C’est maintenant de ce destin que je cherche à exprimer le statut herméneutique. Je me risque à caractériser le « ici je me tiens » – autre formule du destin en quoi le hasard s’est transformé – par le paradoxe d’un absolu relatif. Relatif, du point de vue « objectif » de la sociologie des religions. La sorte de christianisme à laquelle j’adhère se laisse distinguer comme une religion parmi les autres sur la carte de la « dispersion » et [de la] « confusion » après Babel ; après Babel ne désigne aucune catastrophe, mais la simple constatation de la pluralité caractéristique de tous les phénomènes humains. Relativisme, si l’on veut. J’assume ce jugement du dehors. Mais pour moi, vécue du dedans, mon adhésion est absolue, en tant qu’incomparable, non radicalement choisie, non arbitrairement posée. Je tiens à l’insertion du prédicat « relatif » dans le syntagme « absolu relatif » pour inscrire dans l’aveu de l’adhésion la marque de l’aléa originaire, élevé au rang de destin par le choix continu. Accepterais-je de parler de préférence ? Oui, dans une situation de discussion et de confrontation, où le caractère plausible, probabiliste, de l’argumentation est rendu manifeste par l’incapacité à emporter l’adhésion de mon contradicteur.

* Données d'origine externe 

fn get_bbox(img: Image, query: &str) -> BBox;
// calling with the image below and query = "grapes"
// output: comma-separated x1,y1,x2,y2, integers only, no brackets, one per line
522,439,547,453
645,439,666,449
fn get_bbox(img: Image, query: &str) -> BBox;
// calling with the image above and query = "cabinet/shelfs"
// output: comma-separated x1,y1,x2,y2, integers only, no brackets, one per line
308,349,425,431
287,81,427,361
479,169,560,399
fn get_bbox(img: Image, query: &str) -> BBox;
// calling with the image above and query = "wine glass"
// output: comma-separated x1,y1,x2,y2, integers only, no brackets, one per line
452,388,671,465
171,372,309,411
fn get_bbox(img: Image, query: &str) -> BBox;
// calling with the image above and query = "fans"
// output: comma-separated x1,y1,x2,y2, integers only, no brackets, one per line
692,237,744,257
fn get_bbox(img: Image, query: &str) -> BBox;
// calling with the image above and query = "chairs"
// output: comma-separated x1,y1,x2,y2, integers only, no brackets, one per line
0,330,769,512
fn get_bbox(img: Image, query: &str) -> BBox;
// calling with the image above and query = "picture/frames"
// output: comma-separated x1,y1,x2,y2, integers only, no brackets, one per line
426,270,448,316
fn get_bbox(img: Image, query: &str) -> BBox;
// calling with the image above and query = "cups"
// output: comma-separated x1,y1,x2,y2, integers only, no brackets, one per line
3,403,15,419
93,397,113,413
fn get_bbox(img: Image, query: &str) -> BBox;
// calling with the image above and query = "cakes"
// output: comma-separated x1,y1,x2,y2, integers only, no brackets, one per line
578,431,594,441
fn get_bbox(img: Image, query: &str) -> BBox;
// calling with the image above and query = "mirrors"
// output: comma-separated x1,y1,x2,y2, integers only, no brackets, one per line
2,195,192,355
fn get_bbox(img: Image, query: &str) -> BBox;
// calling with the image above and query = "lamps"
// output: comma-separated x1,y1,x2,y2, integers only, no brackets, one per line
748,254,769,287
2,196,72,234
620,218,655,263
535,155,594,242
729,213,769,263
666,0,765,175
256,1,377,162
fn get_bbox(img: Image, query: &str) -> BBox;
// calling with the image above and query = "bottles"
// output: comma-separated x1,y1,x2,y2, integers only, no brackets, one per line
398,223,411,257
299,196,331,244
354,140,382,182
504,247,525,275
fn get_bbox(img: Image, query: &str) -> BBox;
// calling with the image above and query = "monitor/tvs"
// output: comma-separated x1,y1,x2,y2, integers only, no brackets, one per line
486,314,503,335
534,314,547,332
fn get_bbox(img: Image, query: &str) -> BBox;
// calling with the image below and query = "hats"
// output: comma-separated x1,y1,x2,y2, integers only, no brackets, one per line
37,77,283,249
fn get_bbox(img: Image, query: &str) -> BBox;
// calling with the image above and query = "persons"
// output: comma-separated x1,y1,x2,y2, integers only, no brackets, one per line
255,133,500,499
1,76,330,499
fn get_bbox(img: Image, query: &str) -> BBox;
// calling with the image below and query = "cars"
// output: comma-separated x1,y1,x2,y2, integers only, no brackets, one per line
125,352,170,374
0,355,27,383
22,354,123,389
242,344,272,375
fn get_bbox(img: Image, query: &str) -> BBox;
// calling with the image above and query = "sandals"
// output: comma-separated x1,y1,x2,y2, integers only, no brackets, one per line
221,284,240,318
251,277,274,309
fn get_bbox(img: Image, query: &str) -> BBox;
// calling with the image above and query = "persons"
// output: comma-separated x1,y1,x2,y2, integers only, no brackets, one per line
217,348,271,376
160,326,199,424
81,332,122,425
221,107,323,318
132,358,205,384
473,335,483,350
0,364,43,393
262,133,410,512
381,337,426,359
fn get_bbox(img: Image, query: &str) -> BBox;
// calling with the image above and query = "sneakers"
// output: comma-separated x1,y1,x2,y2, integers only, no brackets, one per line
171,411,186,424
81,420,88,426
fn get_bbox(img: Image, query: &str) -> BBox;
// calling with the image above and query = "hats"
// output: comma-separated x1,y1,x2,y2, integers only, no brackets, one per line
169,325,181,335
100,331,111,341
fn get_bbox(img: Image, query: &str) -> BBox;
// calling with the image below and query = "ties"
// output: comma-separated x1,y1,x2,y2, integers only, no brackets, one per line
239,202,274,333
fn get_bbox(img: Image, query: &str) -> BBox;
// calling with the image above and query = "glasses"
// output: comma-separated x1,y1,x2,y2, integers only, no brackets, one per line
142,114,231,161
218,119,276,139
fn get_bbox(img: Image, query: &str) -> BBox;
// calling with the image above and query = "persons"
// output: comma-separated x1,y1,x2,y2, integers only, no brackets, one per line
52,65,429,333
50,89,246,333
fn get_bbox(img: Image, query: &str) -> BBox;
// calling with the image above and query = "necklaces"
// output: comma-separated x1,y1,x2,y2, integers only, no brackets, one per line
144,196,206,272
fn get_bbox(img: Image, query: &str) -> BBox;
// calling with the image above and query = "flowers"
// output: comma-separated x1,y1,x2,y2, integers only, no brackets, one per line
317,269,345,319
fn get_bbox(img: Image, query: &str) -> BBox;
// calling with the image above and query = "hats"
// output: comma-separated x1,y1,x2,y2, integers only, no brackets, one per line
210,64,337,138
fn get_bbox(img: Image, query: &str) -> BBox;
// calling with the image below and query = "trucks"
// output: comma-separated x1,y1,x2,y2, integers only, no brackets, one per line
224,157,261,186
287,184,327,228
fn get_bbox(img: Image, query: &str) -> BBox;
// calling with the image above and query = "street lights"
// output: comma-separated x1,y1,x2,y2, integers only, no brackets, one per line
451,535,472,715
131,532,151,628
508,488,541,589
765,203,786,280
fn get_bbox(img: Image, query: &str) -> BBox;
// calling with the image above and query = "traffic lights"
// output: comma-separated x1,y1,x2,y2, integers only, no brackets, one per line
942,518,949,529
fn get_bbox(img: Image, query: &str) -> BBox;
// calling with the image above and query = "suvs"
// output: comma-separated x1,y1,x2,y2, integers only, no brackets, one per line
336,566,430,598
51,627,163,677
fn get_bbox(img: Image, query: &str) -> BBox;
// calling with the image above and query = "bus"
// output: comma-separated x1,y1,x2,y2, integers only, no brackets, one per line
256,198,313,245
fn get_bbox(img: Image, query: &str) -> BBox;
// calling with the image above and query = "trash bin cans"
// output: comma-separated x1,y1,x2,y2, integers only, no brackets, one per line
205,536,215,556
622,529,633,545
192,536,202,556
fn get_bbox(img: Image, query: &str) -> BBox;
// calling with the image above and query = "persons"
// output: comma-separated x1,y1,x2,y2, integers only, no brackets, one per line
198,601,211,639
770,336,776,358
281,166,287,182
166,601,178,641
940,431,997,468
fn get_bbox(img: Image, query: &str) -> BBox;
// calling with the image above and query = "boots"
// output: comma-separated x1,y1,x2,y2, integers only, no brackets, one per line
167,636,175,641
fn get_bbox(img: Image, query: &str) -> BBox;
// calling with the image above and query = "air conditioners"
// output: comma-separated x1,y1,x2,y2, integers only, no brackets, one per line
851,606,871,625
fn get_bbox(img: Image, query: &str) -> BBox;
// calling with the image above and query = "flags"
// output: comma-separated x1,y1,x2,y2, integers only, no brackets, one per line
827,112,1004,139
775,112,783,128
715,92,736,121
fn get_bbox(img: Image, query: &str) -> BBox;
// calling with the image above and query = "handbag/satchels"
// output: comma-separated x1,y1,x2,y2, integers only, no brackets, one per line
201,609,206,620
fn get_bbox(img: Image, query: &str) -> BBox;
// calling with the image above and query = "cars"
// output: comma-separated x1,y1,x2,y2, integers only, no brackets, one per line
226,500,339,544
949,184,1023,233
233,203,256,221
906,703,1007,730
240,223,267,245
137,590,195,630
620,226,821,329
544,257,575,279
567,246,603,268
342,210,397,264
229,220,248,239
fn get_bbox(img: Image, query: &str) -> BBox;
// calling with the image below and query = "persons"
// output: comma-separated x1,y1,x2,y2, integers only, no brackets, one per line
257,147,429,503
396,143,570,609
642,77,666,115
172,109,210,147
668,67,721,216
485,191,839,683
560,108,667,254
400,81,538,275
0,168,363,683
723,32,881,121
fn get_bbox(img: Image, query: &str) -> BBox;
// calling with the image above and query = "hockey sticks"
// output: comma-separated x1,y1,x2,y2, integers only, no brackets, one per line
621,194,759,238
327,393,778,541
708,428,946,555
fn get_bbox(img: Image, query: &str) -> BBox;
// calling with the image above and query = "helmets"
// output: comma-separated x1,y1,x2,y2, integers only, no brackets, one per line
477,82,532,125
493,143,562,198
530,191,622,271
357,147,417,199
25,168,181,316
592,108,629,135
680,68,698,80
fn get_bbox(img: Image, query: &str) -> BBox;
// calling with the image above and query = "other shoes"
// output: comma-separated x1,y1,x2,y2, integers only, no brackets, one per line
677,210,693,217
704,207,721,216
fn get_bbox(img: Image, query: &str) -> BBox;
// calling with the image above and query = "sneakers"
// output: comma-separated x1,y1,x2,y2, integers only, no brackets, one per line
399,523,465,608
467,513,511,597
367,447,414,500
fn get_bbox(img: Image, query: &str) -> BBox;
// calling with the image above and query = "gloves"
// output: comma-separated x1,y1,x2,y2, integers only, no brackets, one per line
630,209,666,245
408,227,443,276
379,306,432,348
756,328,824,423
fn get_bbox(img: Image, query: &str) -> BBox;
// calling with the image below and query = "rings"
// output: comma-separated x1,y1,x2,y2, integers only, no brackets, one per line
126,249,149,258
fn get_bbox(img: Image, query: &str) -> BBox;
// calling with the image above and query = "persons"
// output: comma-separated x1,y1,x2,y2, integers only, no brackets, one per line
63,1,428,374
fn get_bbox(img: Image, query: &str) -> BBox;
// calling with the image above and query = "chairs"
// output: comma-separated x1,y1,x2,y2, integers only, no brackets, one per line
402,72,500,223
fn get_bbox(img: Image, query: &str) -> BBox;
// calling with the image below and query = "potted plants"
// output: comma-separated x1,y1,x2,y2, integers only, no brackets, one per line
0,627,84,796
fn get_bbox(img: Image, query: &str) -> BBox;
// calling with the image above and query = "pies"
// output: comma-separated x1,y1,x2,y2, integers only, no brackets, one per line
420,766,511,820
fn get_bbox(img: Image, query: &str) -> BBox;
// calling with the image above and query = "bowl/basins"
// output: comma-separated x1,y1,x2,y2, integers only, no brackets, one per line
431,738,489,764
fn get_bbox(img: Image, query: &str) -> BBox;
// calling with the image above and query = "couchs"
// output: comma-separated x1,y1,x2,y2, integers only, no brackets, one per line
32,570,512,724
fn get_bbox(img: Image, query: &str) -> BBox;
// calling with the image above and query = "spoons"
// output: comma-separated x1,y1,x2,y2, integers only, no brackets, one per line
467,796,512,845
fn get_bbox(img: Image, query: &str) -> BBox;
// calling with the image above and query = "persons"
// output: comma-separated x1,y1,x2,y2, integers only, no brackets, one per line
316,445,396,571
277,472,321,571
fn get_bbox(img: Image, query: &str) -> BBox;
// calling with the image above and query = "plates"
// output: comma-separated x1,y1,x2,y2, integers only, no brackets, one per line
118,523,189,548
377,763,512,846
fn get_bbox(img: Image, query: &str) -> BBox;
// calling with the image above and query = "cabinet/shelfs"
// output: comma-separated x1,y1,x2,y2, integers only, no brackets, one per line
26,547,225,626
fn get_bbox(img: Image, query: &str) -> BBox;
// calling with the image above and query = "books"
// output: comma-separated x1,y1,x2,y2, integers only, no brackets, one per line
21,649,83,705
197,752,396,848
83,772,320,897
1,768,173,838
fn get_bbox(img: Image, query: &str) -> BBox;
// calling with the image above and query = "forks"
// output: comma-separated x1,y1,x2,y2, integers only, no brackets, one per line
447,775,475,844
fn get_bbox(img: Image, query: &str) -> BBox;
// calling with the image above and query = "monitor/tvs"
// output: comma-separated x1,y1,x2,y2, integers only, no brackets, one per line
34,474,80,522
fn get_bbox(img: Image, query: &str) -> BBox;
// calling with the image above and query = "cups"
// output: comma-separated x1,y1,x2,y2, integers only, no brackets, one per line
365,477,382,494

Aveu de faiblesse publique, d’une adhésion forte dans mon cœur.

[En marge des deux paragraphes qui suivent, numérotés 2 et 3, Ricœur a placé un grand crochet avec l’indication : + loin.]

2.– Mon dilemme sur la signification pour moi de la personne de Jésus : quid des idées de satisfaction et de substitution de la christologie sacrificielle ? Peut-on les éliminer sans reste ? Un Christ seulement modèle ? Quid du « pour » – pour nous – du « sacrifice » de l’agneau de Dieu ?

3.– Appui, dans la recherche d’une troisième voie, de l’hypothèse d’une histoire de Dieu organisée ailleurs que dans les Écritures bibliques, voire d’une conversion du divin, à la façon de la transformation des Érinyes en Euménides dans l’Orestie d’Eschyle (lecture de François Ost dans Raconter la Loi4). La colère de Dieu dépassée et conservée en « crainte » de Dieu ? [Fin de l’excursus.]

 

2.– Je ne quitte pas le terrain du statut herméneutique de l’adhésion sans m’être confronté avec le problème corollaire de la réciprocité dans la situation de confrontation interreligieuse. L’autre aussi peut revendiquer le même hasard transformé en destin par un choix continu. Certes, et d’un point de vue extérieur, Moïse, Jésus, Mahomet, Bouddha sont à mettre sur le même plan dans l’énumération des fondateurs de religion, et les croyants de ces multiples obédiences ont droit à une considération égale. Mais si l’on parle en termes d’adhésion personnelle du communautaire, la question devient celle de la réciprocité et non de la comparaison ; et se pose l’aporie de la dissymétrie dans la mutualité que [je] rencontre à la fin de Parcours de la reconnaissance5. L’autre ne sera jamais un alter ego. En langage husserlien il ne sera au mieux qu’appréhendé, atteint par saisie analogisante quant à son acte intime d’adhésion à son fond de conviction. Je parlais en termes d’imagination et d’empathie.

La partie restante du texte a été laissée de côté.